アブはハエ目、短角亜目、アブ科に属する昆虫の総称です。日本には約100種が分布しています(早川、1994)。ハエに体型が似ていますが、眼が大きく、触角は太く短く尖っています。最も大型の吸血昆虫ですが、雌成虫のみが吸血します。
小川、水田、沼、湿地などから発生するほか、種類によっては林、草地の土壌や朽木などからも発生します。卵は発生源近くの植物の葉裏などに塊状に産み付けられ、約1週間で孵化し、幼虫は土壌に潜って生活します。幼虫は微小昆虫など小さな小動物を食べ、短い種で約1年、長い種では3年ほどで成虫になります。成虫は年に1回発生します。
アカウシアブは7月中旬〜8月上旬が最盛期で、日中に吸血活動をします(早川、1994)。シロフアブは、田植え作業中に、幼虫による刺咬被害を与えます(早川、1994)。イヨシロアブは8月上旬〜中旬が最盛期で、早朝や夕方に激しく吸血します。キンイロアブも同時期に発生しますが、日中に吸血します。

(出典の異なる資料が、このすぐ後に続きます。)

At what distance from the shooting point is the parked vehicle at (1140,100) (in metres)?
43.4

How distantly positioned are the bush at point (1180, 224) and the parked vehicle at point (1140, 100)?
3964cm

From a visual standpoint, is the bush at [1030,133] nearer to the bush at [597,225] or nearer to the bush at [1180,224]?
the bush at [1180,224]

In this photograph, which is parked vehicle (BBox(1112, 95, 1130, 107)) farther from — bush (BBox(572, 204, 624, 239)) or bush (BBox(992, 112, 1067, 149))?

種類によって吸血時間帯が限られていますから、アブの発生地に行く時には、種類などの情報を調べて、活動のスケジュールを調整します。発生場所に行く場合には、長袖、長ズボン、帽子、軍手を着用して肌の露出を少なくし、露出部には防虫忌避スプレーを噴霧し塗布します。また携帯用の蚊取り器や蚊取り線香を身に付けるとあまり吸血されません。多数がまとわり付いた時には、比較的広い範囲に噴霧できる殺虫剤エアゾールを噴霧すると殺虫できます。
刺された場合には、虫刺され用の軟膏を塗り、腫れがひどい場合は湿布をして冷やします。多数に襲撃されると症状がひどくなりますから、その場合には、病院で医師に診てもらいます。